Exercise requirements
Without including any images, output the listing below exactly.

Entries provided
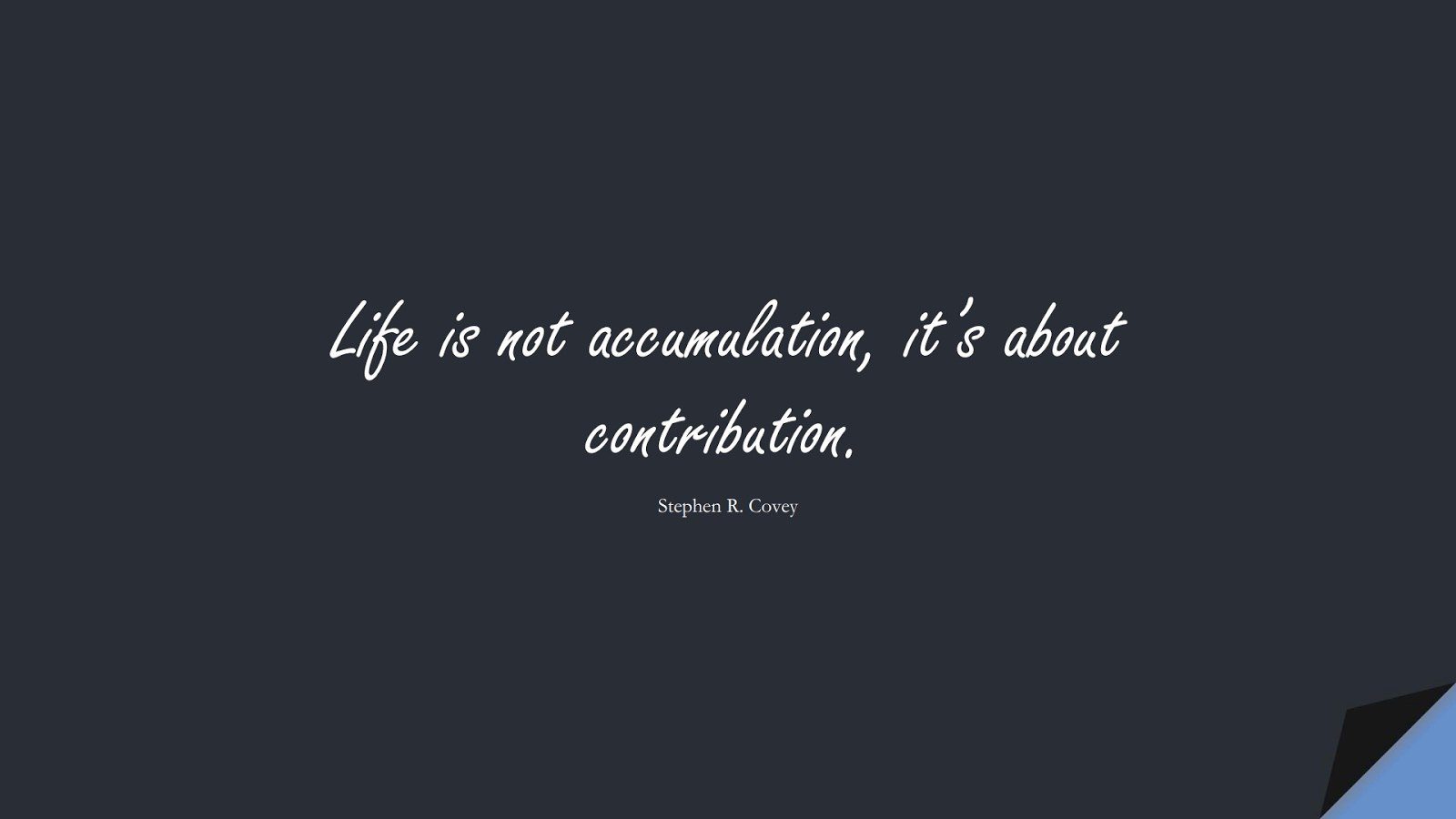 Life is not accumulation, it's about contribution. (Stephen R. Covey);  #PositiveQuotes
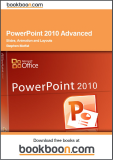 PowerPoint 2010 Advanced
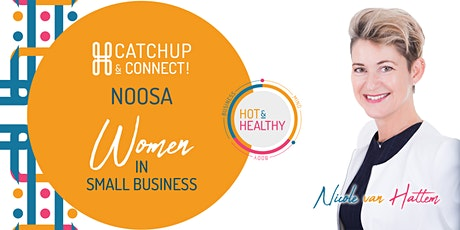 Women in Small Business, Noosa Catchup & Connect tickets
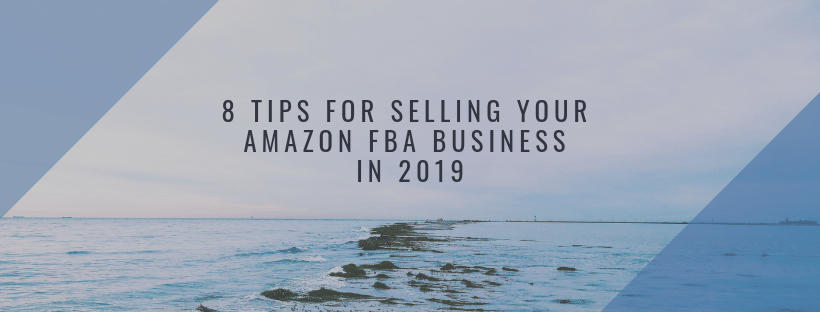 8 Tips for Selling your Amazon FBA Business in 2019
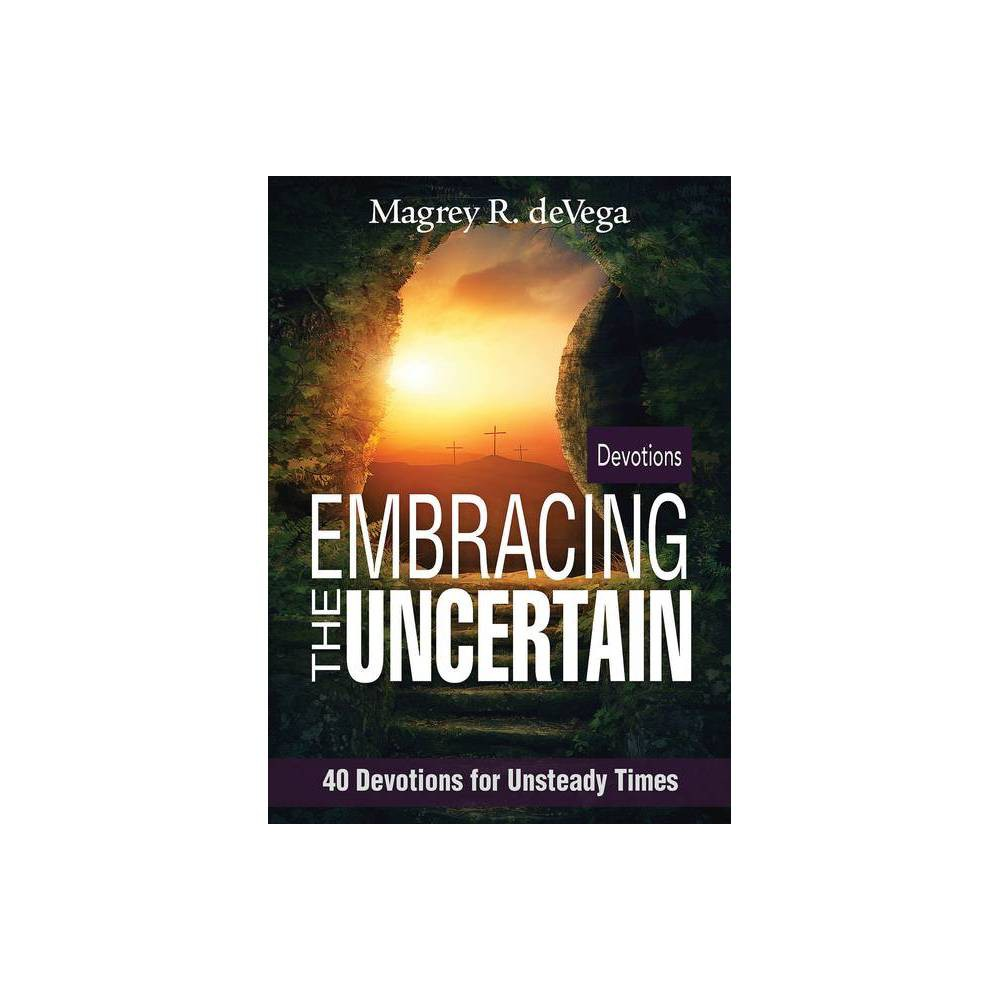 Embracing The Uncertain By Magrey Devega Paperback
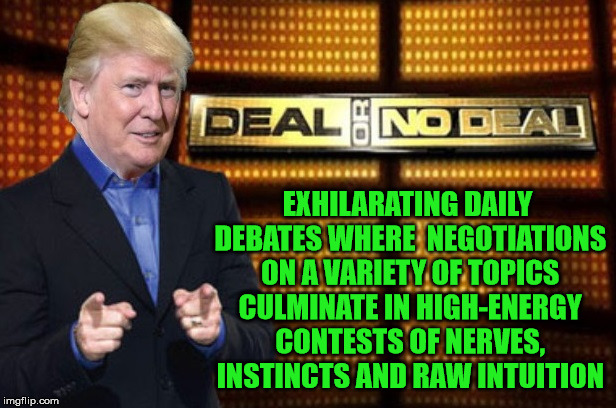 Trump's Deal Or No Deal | EXHILARATING DAILY DEBATES WHERE  NEGOTIATIONS ON A VARIETY OF TOPICS CULMINATE IN HIGH-ENERGY CONTESTS OF NERVES, INSTINCTS AND RAW INTUITI | image tagged in trump deal or no deal,memes,government,donald trump,aint nobody got time for that | made w/ Imgflip meme maker
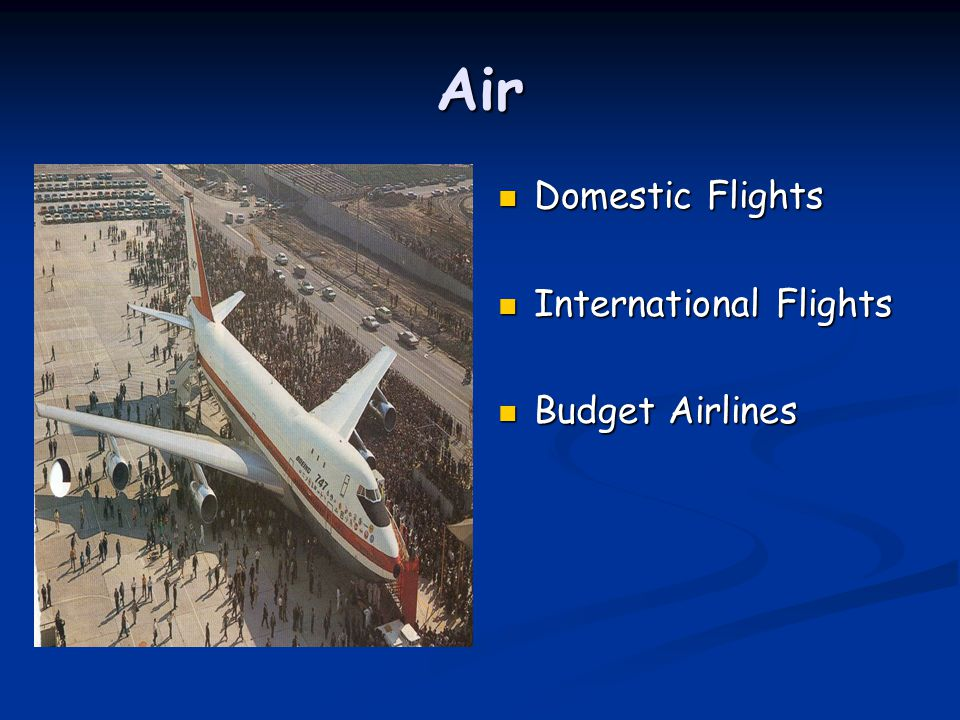 Air Domestic Flights International Flights Budget Airlines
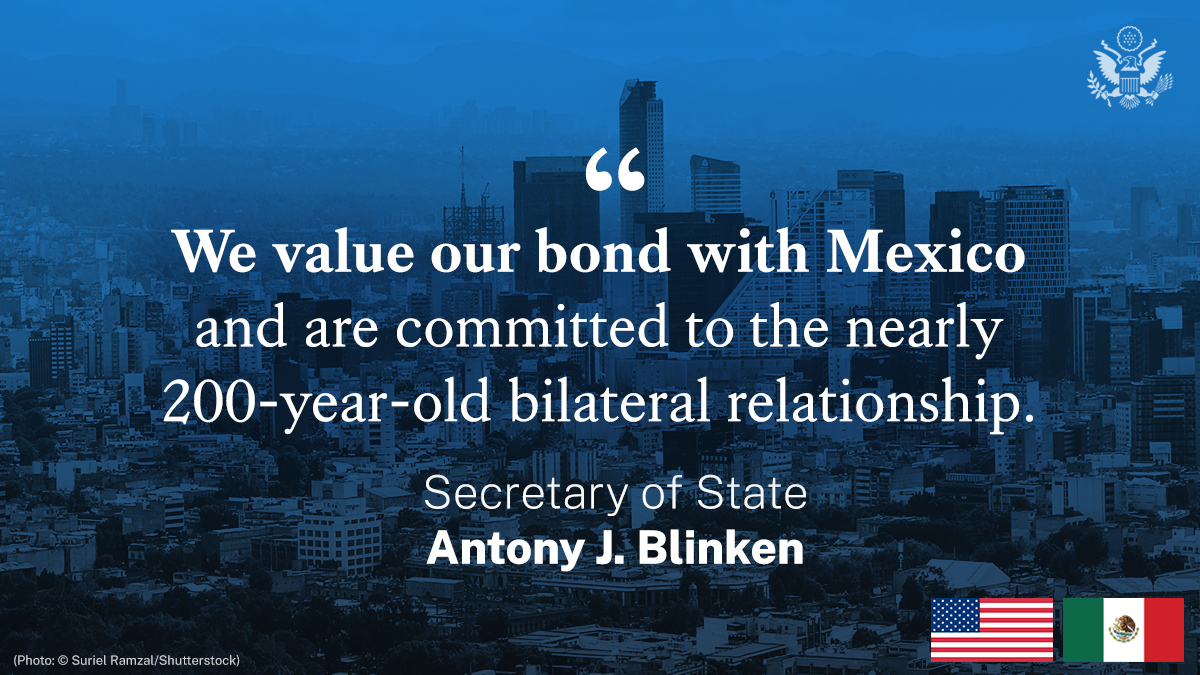 .@SecBlinken: We value our bond with Mexico and are committed to the nearly 200-year-old bilateral relationship. go.usa.gov/xs9jy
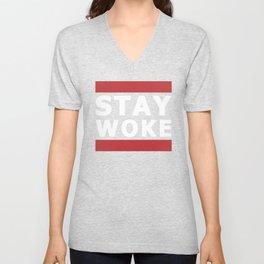 Stay Woke T-Shirt Unisex V-Neck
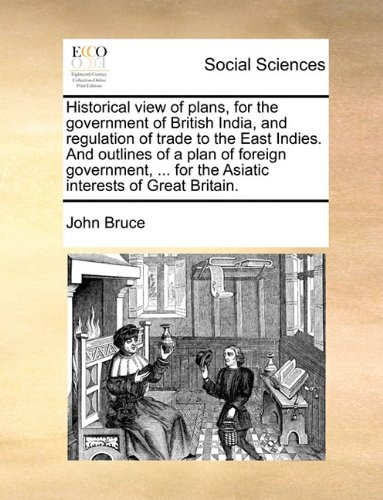 Download Historical view of plans, for the government of British India, and regulation of trade to the East Indies. And outlines of a plan of foreign government, ... for the Asiatic interests of Great Britain. PDF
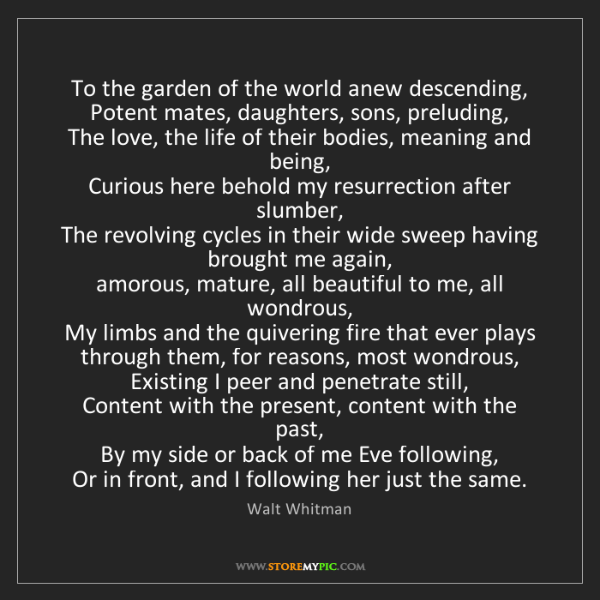 Walt Whitman: To the garden of the world anew descending,  Potent mates,...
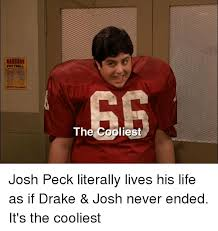 Drake Josh Memes - pootball e th liest josh peck literally lives his life as if drake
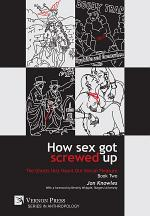 How Sex Got Screwed Up: The Ghosts that Haunt Our Sexual Pleasure - Book Two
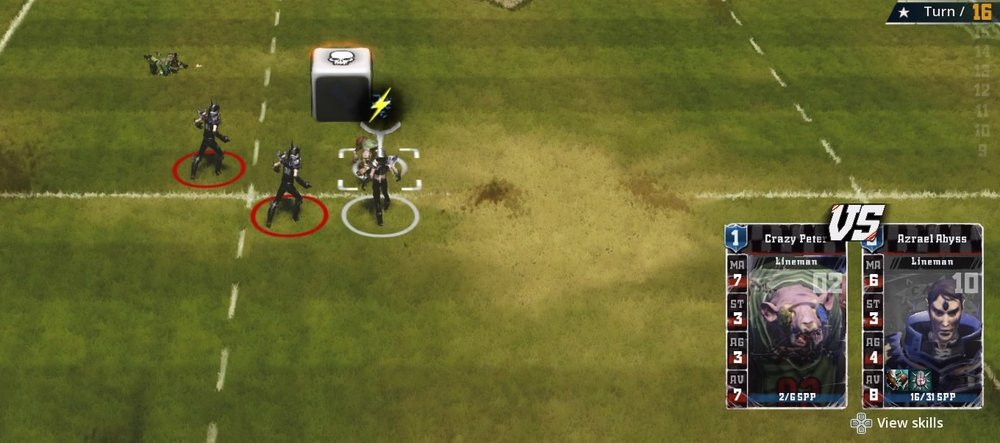 You may not be able to see it but that is actually a dub-skull situation without a re-roll on turn 16.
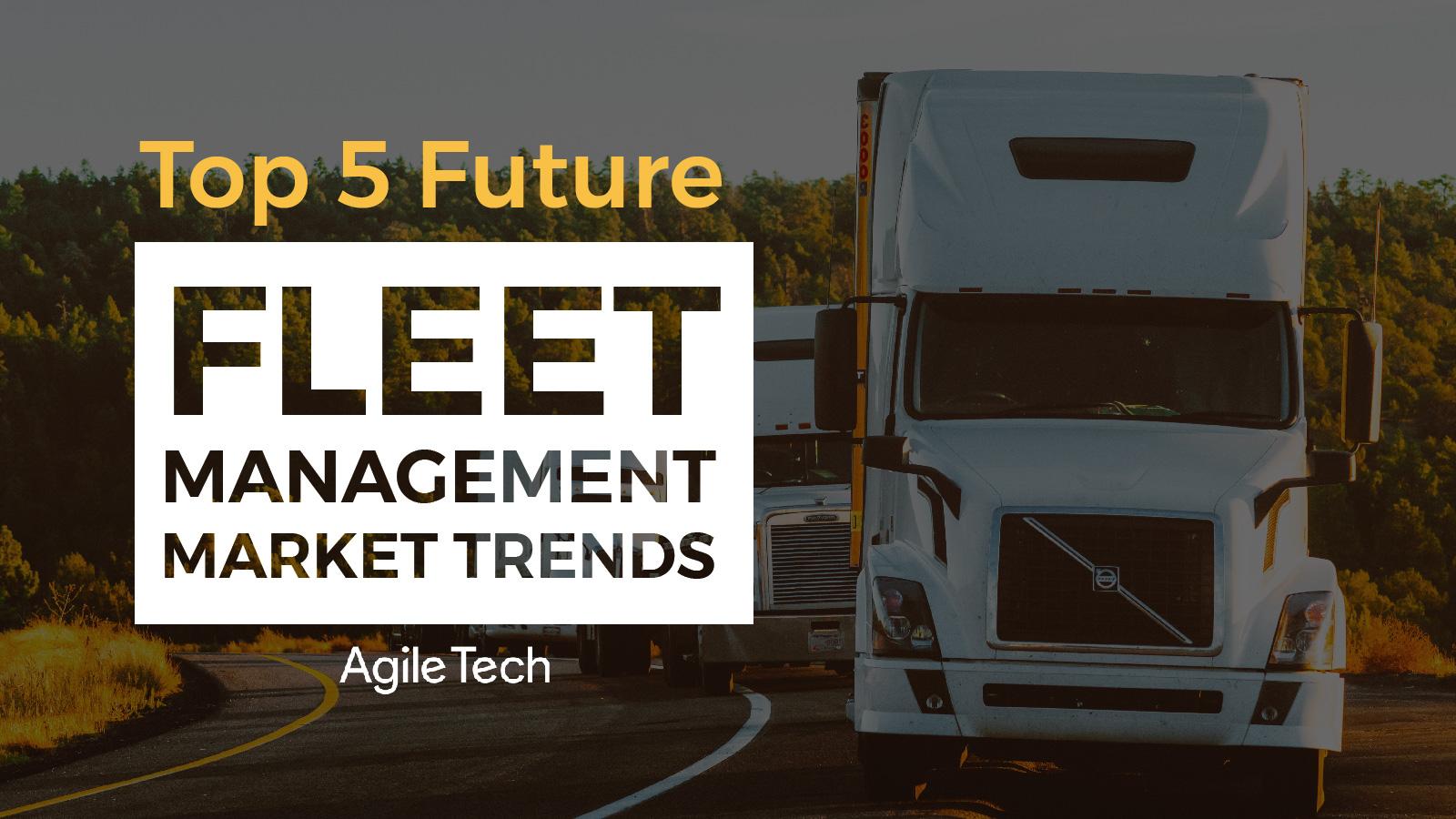 top fleet management industry trends 2020 fleet tracking GPS tracking fleet maintenance software by agiletech offshore software company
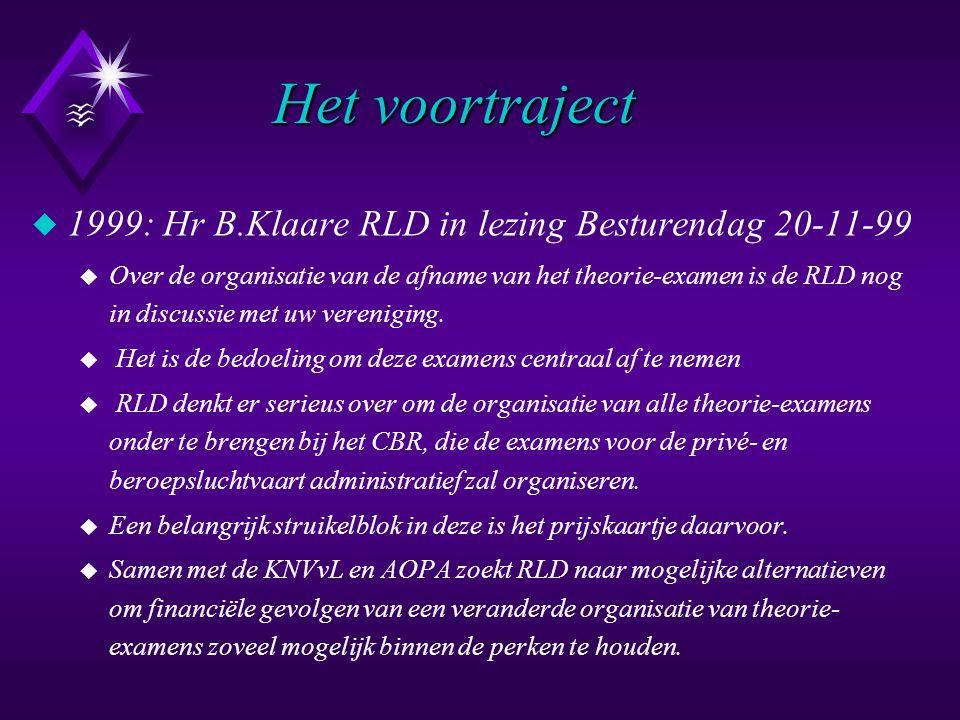 Het voortraject Het voortraject u 1999: Hr B.Klaare RLD in lezing Besturendag 20-11-99 u Over de organisatie van de afname van het theorie-examen is de RLD nog in discussie met uw vereniging.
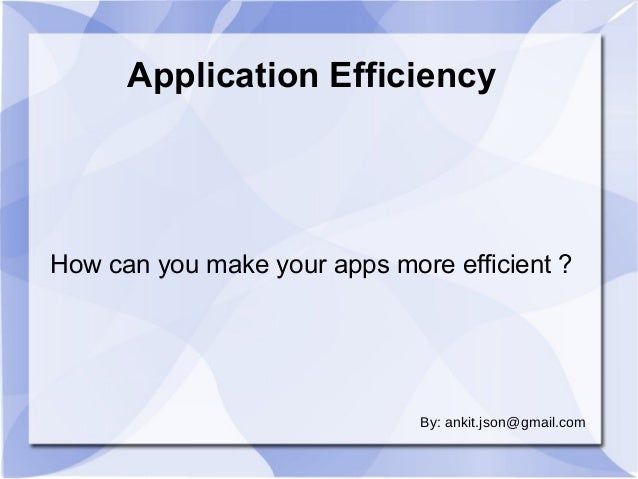 Application Efficiency  How can you make your apps more efficient ?  By: ankit.json@gmail.com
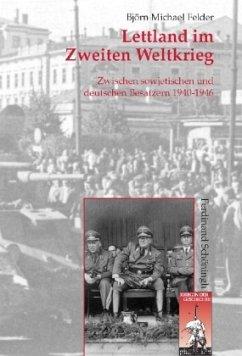Lettland im Zweiten Weltkrieg - Felder, Björn M.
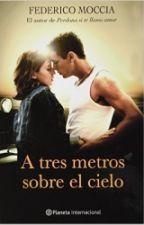 Tres Metros Sobre El Cielo| Federico Moccia  by Delena_ever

Output below
 Life is not accumulation, it's about contribution. (Stephen R. Covey);  #PositiveQuotes
 PowerPoint 2010 Advanced
 Women in Small Business, Noosa Catchup & Connect tickets
 8 Tips for Selling your Amazon FBA Business in 2019
 Embracing The Uncertain By Magrey Devega Paperback
 Trump's Deal Or No Deal | EXHILARATING DAILY DEBATES WHERE  NEGOTIATIONS ON A VARIETY OF TOPICS CULMINATE IN HIGH-ENERGY CONTESTS OF NERVES, INSTINCTS AND RAW INTUITI | image tagged in trump deal or no deal,memes,government,donald trump,aint nobody got time for that | made w/ Imgflip meme maker
 Air Domestic Flights International Flights Budget Airlines
 .@SecBlinken: We value our bond with Mexico and are committed to the nearly 200-year-old bilateral relationship. go.usa.gov/xs9jy
 Stay Woke T-Shirt Unisex V-Neck
 Download Historical view of plans, for the government of British India, and regulation of trade to the East Indies. And outlines of a plan of foreign government, ... for the Asiatic interests of Great Britain. PDF
 Walt Whitman: To the garden of the world anew descending,  Potent mates,...
 Drake Josh Memes - pootball e th liest josh peck literally lives his life as if drake
 How Sex Got Screwed Up: The Ghosts that Haunt Our Sexual Pleasure - Book Two
 You may not be able to see it but that is actually a dub-skull situation without a re-roll on turn 16.
 top fleet management industry trends 2020 fleet tracking GPS tracking fleet maintenance software by agiletech offshore software company
 Het voortraject Het voortraject u 1999: Hr B.Klaare RLD in lezing Besturendag 20-11-99 u Over de organisatie van de afname van het theorie-examen is de RLD nog in discussie met uw vereniging.
 Application Efficiency  How can you make your apps more efficient ?  By: ankit.json@gmail.com
Lettland im Zweiten Weltkrieg - Felder, Björn M.
 Tres Metros Sobre El Cielo| Federico Moccia  by Delena_ever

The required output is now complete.